Equestrian sport is the only Olympic discipline in which men and women compete on equal footing. In dressage, Charlotte Dujardin was recently ousted from the number one spot by Kristina Bröring-Sprehe, while in showjumping US rider Beezie Madden sits at number four in the world and Luciana Diniz heads the Global Champions Tour rankings, ahead of world number one Scott Brash.

Yet when it comes to racing, women scarcely have a look in.

However, recently female jockeys have been triumphing more often, could this
signal change?

Lizzie Kelly made history in December, becoming the first female jockey to win a Grade One over jumps, on Tea For Two.

She was thrust into the spotlight once again on “Super Saturday” earlier this month (13 February) at Newbury when she won the valuable Betfair Hurdle aboard Agrapart.

Both horses were trained by her stepfather Nick Williams.

H&H columnist Richard Johnson said: “A woman winning a Grade One was always going to happen, but it has taken a while as there are fewer women than men riding — and it’s hard for anyone to win a Grade One. The horse was very good and she gave it a great ride. It just shows if you have the opportunities it can be done.”

Securing the rides

But are there the opportunities?

Lizzie has only ridden winners for three different trainers — including her stepfather.

Last year Michelle Payne became the first woman to win Australia’s Melbourne Cup. Michelle was only the fourth female to ride in the race in its 155-year history.

“It’s a very male-dominated sport and people think we [women] are not strong enough and all the rest of it, but it’s not all about strength,” she said, addressing the critics.

“There is so much more involved, getting the horse into a rhythm, getting the horse to try for you. Females don’t get enough of a go.”

Lizzie Kelly told H&H she can’t see the situation changing any time soon, though.

“My wins have been good as they have raised the profile of women jockeys, but whether this results in girls getting more rides, we’ll have to see,” she said.

“Racing as sport has become even more competitive. I’ve been lucky to have support from a couple of trainers and my parents, but it’s very hard to get into it. I don’t feel I’ve gained extra rides from having a big winner.

“I hope that what will happen is that more girls will try and get into the sport. It’s all about making contacts and believing you can do it. Eventing is one of the scariest sports and I have no idea why it’s ok for more females to be in a sport like that than in racing.

“Racing has always been the same in that there are only really ever two or three females in the public eye. I imagine it will continue in that vein — I can’t see there will be a crazy influx of lady jockeys soon.”

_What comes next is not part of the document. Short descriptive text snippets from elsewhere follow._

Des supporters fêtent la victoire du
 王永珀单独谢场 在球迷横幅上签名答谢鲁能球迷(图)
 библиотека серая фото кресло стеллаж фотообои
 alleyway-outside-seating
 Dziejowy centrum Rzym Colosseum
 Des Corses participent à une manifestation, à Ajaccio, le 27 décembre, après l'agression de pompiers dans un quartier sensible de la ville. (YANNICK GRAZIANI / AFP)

There are several prominent female riders — Nina Carberry is frequently in the winners’ enclosure at Cheltenham for her victories in the cross-country races, while Katie Walsh became only the third woman to win the Irish Grand National when she partnered Thunder And Roses last year.

While on the Flat, before retiring last year, Hayley Turner secured 100 wins in 2008, the first lady rider to achieve the century, and in 2011 became the only female jockey to ride two Group Ones in
the same season.

But they remain the exception. Last year an idea was mooted by AP McCoy that female jockeys should receive a weight allowance.

Jockey Rachael Green, who has won more than 75 races under Rules, is unsure about this idea.

“Undoubtedly, when it comes to strength, females are not as strong as men, but there is so much more to being a successful jockey than sheer muscle power,” she said.

“So how do you get the leg up on the right horse? There are so many factors that decide the outcome of a horse race and whatever sex you are it is very hard to win.

“Event riders don’t carry different weights, and eventing, like horse racing, comes with many variables.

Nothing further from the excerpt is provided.